DATA FOR REVIEW below:
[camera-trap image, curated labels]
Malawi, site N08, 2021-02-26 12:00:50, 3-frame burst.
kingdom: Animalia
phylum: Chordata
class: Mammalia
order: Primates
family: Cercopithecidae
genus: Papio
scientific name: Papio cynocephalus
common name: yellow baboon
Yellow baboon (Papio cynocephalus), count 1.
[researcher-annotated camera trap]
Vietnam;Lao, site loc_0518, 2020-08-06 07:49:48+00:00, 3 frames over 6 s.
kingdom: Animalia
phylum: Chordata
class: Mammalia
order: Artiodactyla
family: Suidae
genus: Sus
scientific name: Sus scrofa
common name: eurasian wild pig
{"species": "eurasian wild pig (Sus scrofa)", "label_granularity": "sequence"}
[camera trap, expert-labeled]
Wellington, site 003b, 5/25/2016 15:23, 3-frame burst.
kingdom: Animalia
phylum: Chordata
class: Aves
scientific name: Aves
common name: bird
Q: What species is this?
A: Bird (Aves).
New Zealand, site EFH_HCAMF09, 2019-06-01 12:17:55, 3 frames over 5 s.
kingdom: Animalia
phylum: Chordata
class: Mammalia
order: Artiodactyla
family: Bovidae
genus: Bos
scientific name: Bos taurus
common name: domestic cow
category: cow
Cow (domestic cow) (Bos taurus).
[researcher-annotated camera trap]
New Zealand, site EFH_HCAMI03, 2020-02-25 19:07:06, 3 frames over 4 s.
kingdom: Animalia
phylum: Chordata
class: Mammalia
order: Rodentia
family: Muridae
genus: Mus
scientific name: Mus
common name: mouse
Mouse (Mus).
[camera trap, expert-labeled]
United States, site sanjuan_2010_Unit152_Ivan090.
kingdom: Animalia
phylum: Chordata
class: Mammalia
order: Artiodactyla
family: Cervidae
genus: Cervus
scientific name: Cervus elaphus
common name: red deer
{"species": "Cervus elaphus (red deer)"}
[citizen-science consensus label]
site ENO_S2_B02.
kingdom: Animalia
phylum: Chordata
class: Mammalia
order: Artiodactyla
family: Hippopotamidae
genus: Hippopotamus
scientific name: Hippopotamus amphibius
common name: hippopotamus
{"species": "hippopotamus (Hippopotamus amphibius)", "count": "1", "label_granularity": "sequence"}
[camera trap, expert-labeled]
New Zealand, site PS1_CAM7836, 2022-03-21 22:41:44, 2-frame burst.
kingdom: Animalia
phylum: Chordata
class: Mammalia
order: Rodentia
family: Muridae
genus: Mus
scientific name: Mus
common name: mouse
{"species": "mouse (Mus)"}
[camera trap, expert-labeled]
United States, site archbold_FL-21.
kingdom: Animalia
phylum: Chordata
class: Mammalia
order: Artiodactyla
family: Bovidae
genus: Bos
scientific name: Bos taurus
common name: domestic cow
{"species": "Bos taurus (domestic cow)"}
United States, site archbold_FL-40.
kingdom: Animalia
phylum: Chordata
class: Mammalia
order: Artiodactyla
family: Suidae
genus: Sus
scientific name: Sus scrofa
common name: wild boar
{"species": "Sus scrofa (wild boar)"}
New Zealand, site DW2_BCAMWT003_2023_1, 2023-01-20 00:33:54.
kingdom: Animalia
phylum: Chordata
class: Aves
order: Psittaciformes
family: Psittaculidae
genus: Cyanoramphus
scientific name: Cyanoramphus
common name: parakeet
End of DATA FOR REVIEW.
Go through the data above and copy each line that holds the word "eurasian".

**SOLUTION FOR THIS PROBLEM**
common name: eurasian wild pig
{"species": "eurasian wild pig (Sus scrofa)", "label_granularity": "sequence"}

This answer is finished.